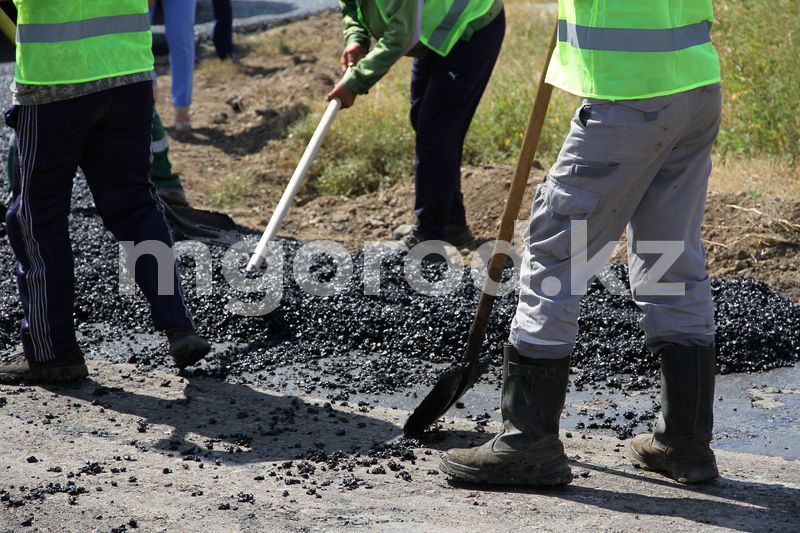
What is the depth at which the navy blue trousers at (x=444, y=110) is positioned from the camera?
5832mm

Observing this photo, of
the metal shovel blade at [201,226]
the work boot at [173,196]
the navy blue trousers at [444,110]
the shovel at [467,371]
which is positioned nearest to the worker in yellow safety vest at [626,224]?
the shovel at [467,371]

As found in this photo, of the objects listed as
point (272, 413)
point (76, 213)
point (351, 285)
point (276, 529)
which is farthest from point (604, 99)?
point (76, 213)

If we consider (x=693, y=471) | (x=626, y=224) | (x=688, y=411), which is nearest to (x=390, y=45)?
(x=626, y=224)

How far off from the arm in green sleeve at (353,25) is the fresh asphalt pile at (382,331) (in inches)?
50.8

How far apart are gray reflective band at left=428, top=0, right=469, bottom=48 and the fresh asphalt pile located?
1.25 m

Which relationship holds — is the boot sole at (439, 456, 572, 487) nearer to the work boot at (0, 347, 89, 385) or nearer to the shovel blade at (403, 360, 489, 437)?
the shovel blade at (403, 360, 489, 437)

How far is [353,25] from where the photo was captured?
5.81 meters

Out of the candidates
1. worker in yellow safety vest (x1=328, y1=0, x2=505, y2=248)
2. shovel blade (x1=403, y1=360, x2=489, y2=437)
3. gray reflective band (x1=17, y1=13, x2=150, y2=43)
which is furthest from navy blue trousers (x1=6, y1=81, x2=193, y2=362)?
worker in yellow safety vest (x1=328, y1=0, x2=505, y2=248)

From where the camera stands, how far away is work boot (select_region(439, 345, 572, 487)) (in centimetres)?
319

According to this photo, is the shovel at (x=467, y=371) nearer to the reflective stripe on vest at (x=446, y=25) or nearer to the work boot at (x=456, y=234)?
the reflective stripe on vest at (x=446, y=25)

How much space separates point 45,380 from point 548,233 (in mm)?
2175

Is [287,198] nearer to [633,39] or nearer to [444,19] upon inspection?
[444,19]

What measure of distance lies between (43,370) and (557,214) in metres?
2.21

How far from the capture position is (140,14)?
4.11 m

> **What to work on**
Starting at the line containing "How much space" and continuing through the last of the lines, arrange each line and its answer as one row of a two-column CSV with the headers "prompt" and "answer". Put each value in double quotes as a single field, and replace any line breaks with spaces.

> **Answer to this problem**
prompt,answer
"How much space separates point 45,380 from point 548,233 (in mm)?","2175"
"Is [287,198] nearer to [633,39] or nearer to [444,19] upon inspection?","[444,19]"
"What measure of distance lies between (43,370) and (557,214) in metres?","2.21"
"How far from the capture position is (140,14)?","4.11 m"